WHAT IS NEEDED: Go through the lines below and copy any that hold the string "States".

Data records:
● ● ● ● ●

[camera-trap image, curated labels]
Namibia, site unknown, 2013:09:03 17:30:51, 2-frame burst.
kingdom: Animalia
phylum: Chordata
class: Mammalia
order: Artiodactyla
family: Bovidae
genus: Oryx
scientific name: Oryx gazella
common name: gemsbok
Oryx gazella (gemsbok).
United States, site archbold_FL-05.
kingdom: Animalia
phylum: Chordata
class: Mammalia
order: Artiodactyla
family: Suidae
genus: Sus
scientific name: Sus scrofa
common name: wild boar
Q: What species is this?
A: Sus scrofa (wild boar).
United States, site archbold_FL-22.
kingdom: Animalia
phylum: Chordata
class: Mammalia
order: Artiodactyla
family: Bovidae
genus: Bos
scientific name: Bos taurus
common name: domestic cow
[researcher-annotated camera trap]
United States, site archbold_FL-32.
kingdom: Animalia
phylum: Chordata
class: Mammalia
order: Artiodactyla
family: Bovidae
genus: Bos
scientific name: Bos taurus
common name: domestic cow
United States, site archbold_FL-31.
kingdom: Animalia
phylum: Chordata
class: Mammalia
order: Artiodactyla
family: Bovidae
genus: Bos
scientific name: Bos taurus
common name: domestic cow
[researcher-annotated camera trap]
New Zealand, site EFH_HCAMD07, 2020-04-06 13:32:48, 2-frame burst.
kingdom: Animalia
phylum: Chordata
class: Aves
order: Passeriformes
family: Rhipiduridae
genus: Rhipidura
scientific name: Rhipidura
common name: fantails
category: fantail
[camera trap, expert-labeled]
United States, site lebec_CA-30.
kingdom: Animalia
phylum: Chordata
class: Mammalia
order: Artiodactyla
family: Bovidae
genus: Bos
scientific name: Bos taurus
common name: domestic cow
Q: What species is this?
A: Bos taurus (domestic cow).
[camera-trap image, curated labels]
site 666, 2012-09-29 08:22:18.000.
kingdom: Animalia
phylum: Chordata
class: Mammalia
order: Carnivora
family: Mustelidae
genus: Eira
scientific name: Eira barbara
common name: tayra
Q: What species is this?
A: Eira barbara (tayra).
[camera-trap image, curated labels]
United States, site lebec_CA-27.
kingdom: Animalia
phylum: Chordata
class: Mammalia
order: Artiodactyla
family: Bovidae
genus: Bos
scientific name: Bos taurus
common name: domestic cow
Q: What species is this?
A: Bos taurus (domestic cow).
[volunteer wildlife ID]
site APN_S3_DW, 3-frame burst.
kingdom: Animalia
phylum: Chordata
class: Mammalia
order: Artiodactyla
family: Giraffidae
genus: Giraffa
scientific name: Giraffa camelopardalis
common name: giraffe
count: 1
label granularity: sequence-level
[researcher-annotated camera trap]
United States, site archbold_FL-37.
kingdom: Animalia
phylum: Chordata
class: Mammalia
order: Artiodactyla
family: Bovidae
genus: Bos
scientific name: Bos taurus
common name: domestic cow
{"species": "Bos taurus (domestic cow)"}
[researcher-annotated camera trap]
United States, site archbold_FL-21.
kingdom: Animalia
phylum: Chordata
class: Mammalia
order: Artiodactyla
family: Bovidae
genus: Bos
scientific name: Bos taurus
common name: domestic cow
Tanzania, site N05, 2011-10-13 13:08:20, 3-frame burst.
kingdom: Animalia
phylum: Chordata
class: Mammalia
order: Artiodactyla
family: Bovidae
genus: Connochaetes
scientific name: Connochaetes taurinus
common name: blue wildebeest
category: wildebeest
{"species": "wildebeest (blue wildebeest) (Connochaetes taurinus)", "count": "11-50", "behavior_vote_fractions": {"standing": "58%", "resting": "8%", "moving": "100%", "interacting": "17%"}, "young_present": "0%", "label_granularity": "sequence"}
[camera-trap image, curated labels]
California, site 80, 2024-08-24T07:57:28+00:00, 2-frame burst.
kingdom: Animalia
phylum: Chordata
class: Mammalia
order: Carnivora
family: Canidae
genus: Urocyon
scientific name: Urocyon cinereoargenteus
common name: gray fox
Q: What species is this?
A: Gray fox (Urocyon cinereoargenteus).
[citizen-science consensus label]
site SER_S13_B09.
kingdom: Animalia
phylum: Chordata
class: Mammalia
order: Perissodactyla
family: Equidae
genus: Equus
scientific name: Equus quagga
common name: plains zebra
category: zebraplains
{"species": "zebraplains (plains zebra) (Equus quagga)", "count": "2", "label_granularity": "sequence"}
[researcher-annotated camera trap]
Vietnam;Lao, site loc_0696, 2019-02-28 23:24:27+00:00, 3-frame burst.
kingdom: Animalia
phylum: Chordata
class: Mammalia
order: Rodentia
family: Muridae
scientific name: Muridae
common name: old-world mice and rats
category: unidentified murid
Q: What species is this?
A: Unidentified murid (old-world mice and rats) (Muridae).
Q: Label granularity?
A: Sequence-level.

● ● ● ● ●

EXPECTED ANSWER:
United States, site archbold_FL-05.
United States, site archbold_FL-22.
United States, site archbold_FL-32.
United States, site archbold_FL-31.
United States, site lebec_CA-30.
United States, site lebec_CA-27.
United States, site archbold_FL-37.
United States, site archbold_FL-21.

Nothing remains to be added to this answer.